Christ explained this foretaste in terms of kinship and economic sharing when he said, “Truly I tell you … no one who has left home or brothers or sisters or mother or father or children or fields for me and the gospel will fail to receive a hundred times as much in this present age: homes, brothers, sisters, mothers, children and fields – along with persecutions – and in the age to come eternal life” (Mark 10:29-30).

Prosperity teaching also misrepresents the prosperity of faithful teachers. It implies that they will be rich. But Paul told the Corinthian church that he and his fellow apostles were not prosperous but “hungry and thirsty, we are in rags, we are brutally treated, we are homeless” (1 Cor 4:8-13). Rather than seeking riches, he explained, “I know what it is to be in need, and I know what it is to have plenty. I have learnt the secret of being content in any and every situation, whether well fed or hungry, whether living in plenty or in want” (Phil 4:12). Rather than enjoying superb health, he had to learn to live with “a thorn in the flesh” (2 Cor 12:7).

The OT presents sufficiency as the ideal state. Extremes of either wealth or poverty are to be rejected. That is why the author of Proverbs prays: “Give me neither poverty nor riches, but give me only my daily bread. Otherwise, I may have too much and disown you and say, ‘Who is the LORD?’ Or I may become poor and steal, and so dishonour the name of my God” (Prov 30:8-9; see also 1 Tim 6:5-6).
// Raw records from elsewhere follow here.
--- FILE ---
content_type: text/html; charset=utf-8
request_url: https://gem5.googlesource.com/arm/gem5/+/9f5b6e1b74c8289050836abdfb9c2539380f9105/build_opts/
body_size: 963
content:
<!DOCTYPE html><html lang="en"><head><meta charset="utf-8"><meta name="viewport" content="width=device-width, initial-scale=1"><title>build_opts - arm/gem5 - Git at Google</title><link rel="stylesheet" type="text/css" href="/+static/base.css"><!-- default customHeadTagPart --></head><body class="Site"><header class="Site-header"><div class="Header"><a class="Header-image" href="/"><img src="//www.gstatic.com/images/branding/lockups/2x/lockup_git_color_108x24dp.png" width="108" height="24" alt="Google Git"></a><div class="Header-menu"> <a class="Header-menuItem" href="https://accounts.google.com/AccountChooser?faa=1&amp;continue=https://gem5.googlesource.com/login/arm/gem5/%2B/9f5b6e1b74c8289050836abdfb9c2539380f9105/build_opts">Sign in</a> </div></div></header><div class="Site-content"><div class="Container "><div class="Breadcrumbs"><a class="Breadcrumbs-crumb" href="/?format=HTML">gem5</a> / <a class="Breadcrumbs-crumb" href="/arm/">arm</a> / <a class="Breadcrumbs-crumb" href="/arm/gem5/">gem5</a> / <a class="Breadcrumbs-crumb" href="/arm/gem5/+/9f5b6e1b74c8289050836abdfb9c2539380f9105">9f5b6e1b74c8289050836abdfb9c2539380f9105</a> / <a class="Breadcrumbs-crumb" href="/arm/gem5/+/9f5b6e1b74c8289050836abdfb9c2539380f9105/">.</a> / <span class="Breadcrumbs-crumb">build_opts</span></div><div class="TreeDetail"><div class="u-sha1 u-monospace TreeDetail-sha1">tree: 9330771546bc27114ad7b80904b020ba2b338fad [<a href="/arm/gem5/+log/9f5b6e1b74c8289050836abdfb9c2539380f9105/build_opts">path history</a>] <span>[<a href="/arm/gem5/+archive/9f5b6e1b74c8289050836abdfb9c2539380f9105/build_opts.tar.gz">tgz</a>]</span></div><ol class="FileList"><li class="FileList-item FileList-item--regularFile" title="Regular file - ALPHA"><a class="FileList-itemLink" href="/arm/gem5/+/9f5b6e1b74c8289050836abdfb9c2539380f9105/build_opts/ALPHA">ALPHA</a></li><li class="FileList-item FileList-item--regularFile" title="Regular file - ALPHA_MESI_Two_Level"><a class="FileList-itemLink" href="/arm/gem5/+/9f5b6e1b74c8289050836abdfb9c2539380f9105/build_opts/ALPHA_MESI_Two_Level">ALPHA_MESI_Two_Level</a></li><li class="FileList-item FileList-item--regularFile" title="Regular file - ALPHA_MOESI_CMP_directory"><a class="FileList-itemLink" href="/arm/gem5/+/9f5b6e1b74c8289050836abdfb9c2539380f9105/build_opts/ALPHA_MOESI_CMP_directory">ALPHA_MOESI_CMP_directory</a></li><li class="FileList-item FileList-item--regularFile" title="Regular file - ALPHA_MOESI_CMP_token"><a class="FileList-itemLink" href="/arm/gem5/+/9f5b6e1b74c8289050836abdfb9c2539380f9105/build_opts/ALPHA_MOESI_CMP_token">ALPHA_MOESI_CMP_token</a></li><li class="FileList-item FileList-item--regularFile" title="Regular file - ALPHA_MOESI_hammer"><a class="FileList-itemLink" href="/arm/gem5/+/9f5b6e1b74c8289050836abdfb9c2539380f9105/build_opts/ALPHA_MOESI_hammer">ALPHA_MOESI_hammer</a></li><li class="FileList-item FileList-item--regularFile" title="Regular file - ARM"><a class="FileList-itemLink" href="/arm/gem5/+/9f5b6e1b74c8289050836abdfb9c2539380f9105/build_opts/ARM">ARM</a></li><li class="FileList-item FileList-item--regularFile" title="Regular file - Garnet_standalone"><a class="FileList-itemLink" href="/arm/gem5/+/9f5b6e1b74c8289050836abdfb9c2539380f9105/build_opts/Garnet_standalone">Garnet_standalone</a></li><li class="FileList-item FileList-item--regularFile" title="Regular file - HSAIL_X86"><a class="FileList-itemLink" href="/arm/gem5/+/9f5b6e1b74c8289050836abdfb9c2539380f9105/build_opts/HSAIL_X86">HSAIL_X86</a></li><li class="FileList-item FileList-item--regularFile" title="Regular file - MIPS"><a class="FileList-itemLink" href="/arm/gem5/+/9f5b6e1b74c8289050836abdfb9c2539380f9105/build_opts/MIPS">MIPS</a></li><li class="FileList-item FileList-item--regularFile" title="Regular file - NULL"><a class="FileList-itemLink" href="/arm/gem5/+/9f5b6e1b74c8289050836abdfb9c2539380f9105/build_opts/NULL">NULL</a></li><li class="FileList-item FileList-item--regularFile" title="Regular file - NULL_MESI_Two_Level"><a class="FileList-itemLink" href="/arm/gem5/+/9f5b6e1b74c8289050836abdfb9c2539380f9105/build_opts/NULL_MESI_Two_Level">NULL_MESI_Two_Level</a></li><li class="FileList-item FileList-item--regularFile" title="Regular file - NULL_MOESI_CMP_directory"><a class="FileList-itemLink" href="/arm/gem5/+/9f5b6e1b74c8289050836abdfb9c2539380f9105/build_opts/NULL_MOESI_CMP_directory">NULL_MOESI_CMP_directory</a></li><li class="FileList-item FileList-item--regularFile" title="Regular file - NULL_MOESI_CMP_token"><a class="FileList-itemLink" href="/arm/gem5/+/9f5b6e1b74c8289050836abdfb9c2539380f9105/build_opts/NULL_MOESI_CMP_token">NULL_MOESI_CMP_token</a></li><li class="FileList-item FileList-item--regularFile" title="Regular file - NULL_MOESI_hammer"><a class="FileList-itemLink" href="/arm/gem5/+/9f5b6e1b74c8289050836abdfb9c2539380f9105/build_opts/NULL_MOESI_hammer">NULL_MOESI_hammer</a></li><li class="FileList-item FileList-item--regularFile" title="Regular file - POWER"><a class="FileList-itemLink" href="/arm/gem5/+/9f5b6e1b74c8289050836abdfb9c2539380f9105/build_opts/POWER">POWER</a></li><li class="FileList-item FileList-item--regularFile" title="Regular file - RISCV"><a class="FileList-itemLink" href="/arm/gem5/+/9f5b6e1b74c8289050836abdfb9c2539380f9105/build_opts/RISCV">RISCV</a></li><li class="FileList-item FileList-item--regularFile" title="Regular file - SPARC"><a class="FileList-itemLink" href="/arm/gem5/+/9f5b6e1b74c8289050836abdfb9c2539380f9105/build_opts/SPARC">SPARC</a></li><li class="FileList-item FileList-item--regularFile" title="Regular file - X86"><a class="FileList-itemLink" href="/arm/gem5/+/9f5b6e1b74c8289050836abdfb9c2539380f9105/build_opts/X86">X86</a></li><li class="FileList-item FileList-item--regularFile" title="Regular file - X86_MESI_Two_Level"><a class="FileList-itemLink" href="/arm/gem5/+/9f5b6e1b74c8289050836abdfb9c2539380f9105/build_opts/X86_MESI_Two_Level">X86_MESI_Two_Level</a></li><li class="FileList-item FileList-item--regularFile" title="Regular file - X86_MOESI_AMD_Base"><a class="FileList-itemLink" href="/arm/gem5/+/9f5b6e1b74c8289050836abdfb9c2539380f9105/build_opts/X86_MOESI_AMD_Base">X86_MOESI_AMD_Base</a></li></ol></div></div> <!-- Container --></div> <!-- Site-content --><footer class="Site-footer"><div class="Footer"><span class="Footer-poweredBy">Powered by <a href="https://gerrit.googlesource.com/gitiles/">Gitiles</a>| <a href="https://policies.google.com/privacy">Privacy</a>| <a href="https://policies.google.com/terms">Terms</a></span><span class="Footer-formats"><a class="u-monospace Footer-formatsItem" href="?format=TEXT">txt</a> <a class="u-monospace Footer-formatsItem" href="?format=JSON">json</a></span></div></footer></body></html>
In the NT, Paul states, “Our desire is not that others might be relieved while you are hard pressed, but that there might be equality. At the present time your plenty will supply what they need, so that in turn their plenty will supply what you need. The goal is equality, as it is written: ‘The one who gathered much did not have too much, and the one who gathered little did not have too little’” (2 Cor 8:13-15, quoting Exod 16:18).